Last year Cecilia McDowall invited the poet, Seán Street, to write a text for her to set to music for Composeher. In his three poems Seán has seamlessly woven together his words with those of the remarkable nineteenth century pioneering nurse and founder of the American Red Cross, Clara Barton.
Writing this 2020, the world feels very strange and distant from the days, some months ago, when Cecilia and I first discussed collaborating on a work to celebrate Clara Barton. As the Covid-19 pandemic changes the world, and closes doors between countries, cities and neighbours, Clara’s healing and humanity seems more relevant than ever. In London, they’ve opened an emergency mass facility called the Nightingale Hospital. In Kansas, there was already a Clara Barton Hospital long before all this started; it’s as it should be. Like Florence Nightingale, her name is a watchword for care and compassion.
I’m thinking a lot about a text for Cecilia to set, and the one thing these days and weeks of isolation have given is time; I’ve been reading a lot of words about Clara, many of them of varying quality, it has to be said. Donald C. Pfanz’s book, Clara Barton’s Civil War gives a sometimes sceptical account that seeks to cut through some of the myth that inevitably grows up around heroes. And there is hagiography of course. But, at the root of it all, there is Clara herself, a woman whose determination to serve, and heal, overcame the barriers of prejudice.

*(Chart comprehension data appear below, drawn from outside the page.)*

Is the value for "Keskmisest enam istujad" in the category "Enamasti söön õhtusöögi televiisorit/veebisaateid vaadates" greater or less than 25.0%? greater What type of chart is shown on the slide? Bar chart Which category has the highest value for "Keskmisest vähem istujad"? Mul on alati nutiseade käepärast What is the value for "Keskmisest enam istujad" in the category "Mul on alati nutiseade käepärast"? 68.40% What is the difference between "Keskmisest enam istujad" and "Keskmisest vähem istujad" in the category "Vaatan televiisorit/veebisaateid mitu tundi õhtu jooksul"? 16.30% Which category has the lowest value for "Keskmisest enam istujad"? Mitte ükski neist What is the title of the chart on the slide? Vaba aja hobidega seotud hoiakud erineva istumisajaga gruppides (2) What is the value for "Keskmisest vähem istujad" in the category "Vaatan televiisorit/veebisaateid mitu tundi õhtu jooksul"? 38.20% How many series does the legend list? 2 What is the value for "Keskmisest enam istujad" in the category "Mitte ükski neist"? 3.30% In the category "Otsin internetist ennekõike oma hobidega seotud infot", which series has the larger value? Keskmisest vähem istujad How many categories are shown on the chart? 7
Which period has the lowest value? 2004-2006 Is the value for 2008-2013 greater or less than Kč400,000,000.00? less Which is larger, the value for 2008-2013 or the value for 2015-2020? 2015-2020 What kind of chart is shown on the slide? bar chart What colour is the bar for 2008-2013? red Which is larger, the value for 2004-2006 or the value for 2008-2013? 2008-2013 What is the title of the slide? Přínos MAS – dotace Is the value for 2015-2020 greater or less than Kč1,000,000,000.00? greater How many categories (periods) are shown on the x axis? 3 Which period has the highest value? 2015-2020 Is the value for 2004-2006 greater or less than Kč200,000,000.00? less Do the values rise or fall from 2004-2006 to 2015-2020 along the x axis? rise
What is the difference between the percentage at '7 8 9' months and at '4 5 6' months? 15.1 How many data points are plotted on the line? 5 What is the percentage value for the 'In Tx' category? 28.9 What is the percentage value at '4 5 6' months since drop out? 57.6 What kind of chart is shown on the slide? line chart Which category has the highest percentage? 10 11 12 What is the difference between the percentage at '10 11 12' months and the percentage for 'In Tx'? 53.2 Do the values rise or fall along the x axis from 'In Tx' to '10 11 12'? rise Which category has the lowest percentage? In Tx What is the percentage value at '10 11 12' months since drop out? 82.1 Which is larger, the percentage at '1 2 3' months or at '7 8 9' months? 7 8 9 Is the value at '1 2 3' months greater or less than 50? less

I’ve been finding a useful source book to be William Eleazar Barton’s 2-volume biography, The Life of Clara Barton. William, as far as I can see, was not a relative of Clara, and was born 40 years after her. But he seems to have had privileged access to her personal papers, and his copious quoting of these is a gift to any researcher.
As a poet, I was delighted to discover that Clara herself wrote some verse: now I feel even more kinship! It seems she was drawn to writing poetry from childhood and, later in life, in a lengthy poem called To the Women Who Went to the Field, she casts a wry eye over some of the sexist thinking and attitudes she encountered from the male-dominated authorities conducting the American Civil War:
‘The women who went to the field, you say,
The women who went to the field; and pray,
What did they go for? Just to be in the way! –
They’d not know the difference betwixt work and play,
What did they know about war anyway?’
Towards the end of the poem, she answers her own rhetorical, ironic question in words that, for all they are of their time, speak powerfully to ours and, in particular, to the locked-down, frightened world in which I write this. Here is the woman who brought the Red Cross to America, whose legacy serves on today’s front line wherever it is required:
‘And these were the women who went to the war:
The women of question; what did they go for?
Because in their hearts God had planted the seed
Of pity for woe, and help for its need…’
When the bullet bites, or the virus strikes, we will always need the sons and daughters of Clara Barton and, beginning now, this, in a strange way, feels the right time to be considering how to celebrate and honour her in words and music. It is salutary to realise how quickly and easily the familiar routines and values of everyday life breakdown in times of war, and the fabric of ‘civilisation’ wears thin. Clara knew this; ‘The Angel of the Battlefield’, they called her. Whether the enemy is human or non-human, visible or invisible, we shall always need angels.